At some point during the blazing summer, the main keel timber twisted so much that if you looked aft down the timber, the left edge was about an inch off the cradle. I was in a sorry state of affairs for a couple of days after coming back from vacation and noticing this, but then just planed down the top surface of the timber so it was level again and proceeded with life as normal. This was the first in what I imagine will be a long line of oy vey occurrences in which I will need to remember that this is a boat, not a rocket ship.

After epoxying some of the deadwood and a fore knee to the main timber, I started looking around for ballast and floor bolts. I got really excited when I found a company selling galvanized timber bolts for cheap in Virginia and ordered a bunch from them. As an afterthought, I called back five minutes later and asked if the threads were cut or rolled.
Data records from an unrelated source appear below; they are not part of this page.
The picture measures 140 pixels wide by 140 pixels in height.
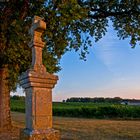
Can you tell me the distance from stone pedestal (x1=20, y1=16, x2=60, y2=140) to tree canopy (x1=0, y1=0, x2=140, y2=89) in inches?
257

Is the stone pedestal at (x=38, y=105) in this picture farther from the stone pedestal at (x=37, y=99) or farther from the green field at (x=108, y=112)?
the green field at (x=108, y=112)

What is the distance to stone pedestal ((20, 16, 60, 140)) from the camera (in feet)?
35.6

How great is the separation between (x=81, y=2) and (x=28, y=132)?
11439mm

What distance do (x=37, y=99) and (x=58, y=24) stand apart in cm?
897

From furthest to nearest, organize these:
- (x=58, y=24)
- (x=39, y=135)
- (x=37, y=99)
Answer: (x=58, y=24) → (x=37, y=99) → (x=39, y=135)

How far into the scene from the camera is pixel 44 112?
11.0 m

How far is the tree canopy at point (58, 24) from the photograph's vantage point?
61.5ft

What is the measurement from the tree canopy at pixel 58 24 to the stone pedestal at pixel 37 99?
21.4 ft

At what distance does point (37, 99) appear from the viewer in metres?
10.9

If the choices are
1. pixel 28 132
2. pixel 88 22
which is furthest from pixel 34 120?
pixel 88 22

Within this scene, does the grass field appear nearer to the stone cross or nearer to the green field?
the stone cross

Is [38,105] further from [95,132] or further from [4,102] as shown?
[95,132]

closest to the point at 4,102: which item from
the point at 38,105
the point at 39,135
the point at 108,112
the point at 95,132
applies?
the point at 95,132

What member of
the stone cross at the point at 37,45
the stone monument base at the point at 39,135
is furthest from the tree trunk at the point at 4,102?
the stone cross at the point at 37,45
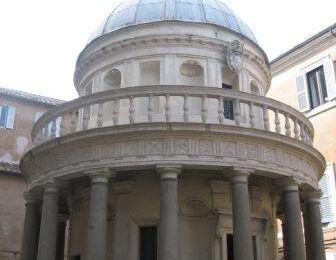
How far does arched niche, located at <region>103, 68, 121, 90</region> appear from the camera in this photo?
20.2m

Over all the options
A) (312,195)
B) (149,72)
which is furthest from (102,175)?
(312,195)

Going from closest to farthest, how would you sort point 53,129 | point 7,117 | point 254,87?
point 53,129 < point 254,87 < point 7,117

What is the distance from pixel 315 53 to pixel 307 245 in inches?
581

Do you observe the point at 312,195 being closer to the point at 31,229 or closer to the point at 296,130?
the point at 296,130

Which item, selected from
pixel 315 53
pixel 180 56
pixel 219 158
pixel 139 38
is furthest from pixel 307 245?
pixel 315 53

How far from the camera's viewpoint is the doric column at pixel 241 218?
13930mm

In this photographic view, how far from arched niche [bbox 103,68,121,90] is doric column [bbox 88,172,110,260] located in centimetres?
632

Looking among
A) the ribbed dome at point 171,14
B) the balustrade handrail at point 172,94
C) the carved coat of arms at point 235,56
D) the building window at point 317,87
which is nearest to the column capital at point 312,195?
the balustrade handrail at point 172,94

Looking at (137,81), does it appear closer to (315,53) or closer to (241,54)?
(241,54)

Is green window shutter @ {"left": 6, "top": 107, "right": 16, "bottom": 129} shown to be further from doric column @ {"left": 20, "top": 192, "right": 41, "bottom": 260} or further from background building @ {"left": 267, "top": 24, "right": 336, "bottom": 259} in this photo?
doric column @ {"left": 20, "top": 192, "right": 41, "bottom": 260}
This is kind of a big deal because rolled threads would mean that Id have to drill a hole larger than the shaft of the bolt to get the thing through which means I would have little springs of water gurgling up through the keel into the hull. The very nice man who answered said that indeed they were rolled and cancelled my order for me. I ended up getting the bolts custom made by a company in Houston called Madden Bolt, and they did a fantastic job.

Here some of the keel chunks are glued together and I have the keel laid on its side to plane it down. I dont think Id drilled for the ballast and floor bolts yet. Note the curved thing in the foreground with all the clamps-- thats the deck beam mold.

Here the keel has been painted with copper naphthenate as a preservative, the ballast and floor bolts have been driven in, and some rebar is being zip-tied/wired to the ballast bolts to support the scrap metal that will be suspended in the concrete ballast.